Sometimes it’s absolutely irritating and inefficient, like when he holds the door for someone who’s carrying a ton of bags but who’s about half a block away. Yes, a beautifully kind gesture, but honestly, the guy is late for class or something and he still does this. It drives me nuts.
But he reminds me to be a better person. To be more patient, more selfless. To be kind.
He’s probably never going to read this, but that’s okay.
He’ll know how I feel when he eats this soup this week. I probably gave him about three days worth, but knowing him, it’ll last him about one. It’s full of velvety potato goodness, and super hearty with the addition of green lentils, onion and garlic. This soup is great for those hungry winter nights when you want something filling and simple. And I was going to say that lemon pepper was optional for this soup, but it really makes a huge difference. It adds a bit of brightness to each hearty spoonful.

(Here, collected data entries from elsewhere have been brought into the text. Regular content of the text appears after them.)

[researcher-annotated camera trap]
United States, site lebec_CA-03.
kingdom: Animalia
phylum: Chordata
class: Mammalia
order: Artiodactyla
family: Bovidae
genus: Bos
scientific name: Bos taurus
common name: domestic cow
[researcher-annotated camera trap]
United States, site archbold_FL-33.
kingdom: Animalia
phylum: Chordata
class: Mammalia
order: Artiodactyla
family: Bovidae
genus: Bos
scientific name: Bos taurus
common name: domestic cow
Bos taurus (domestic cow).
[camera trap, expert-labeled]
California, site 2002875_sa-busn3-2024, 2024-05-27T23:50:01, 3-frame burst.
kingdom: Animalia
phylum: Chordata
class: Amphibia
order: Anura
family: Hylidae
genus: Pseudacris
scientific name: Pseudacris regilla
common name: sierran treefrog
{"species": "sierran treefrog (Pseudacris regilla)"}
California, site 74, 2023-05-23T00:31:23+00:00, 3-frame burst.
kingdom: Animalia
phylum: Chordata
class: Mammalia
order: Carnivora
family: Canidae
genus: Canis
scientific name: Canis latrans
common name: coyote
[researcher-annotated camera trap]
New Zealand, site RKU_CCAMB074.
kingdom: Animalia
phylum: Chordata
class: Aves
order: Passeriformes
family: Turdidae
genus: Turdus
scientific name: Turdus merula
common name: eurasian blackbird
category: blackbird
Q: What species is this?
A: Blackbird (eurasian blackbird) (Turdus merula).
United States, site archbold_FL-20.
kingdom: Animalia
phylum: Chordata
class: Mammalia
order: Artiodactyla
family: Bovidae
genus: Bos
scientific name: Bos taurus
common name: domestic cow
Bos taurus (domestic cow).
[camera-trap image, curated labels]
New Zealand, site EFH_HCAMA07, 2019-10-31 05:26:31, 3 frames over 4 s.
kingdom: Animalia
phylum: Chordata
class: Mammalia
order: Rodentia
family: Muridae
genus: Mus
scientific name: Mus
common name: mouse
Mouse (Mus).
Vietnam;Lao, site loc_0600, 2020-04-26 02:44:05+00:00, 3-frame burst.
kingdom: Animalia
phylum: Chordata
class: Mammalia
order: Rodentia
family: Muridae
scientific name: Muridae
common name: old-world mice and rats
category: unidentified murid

So take a leaf out of Chris’ book. Be painstakingly kind.
Oh and make this soup.
BTW, if you’re not a fan of puréed soup, you can leave this soup in its chunky stewy form, but you may want to reduce the amount of water from 8 cups to about 6 cups so that you still have that thick, stewy texture.
- In a large pot over medium heat, sauté the onion in the olive and toasted sesame oils until lightly browned. (About 5-6 minutes)
- Add the garlic, paprika, and sage and stir until fragrant.
- Add the diced potatoes, rinsed lentils, vegetable broth (6 cups if you're just making a stew, 8 cups if you plan to purée it). Make sure the liquid covers the potatoes. If not, add more water/broth.
- Add bay leaves, parsley, and oregano.
- Bring to a boil then lower heat to medium low and simmer for about 30 minutes until the potatoes are fork tender and the lentils are soft.
- Add salt to taste, add more water if too thick for your liking.
- Purée if you'd like, or keep as a hearty stew. Garnish with lemon pepper and serve.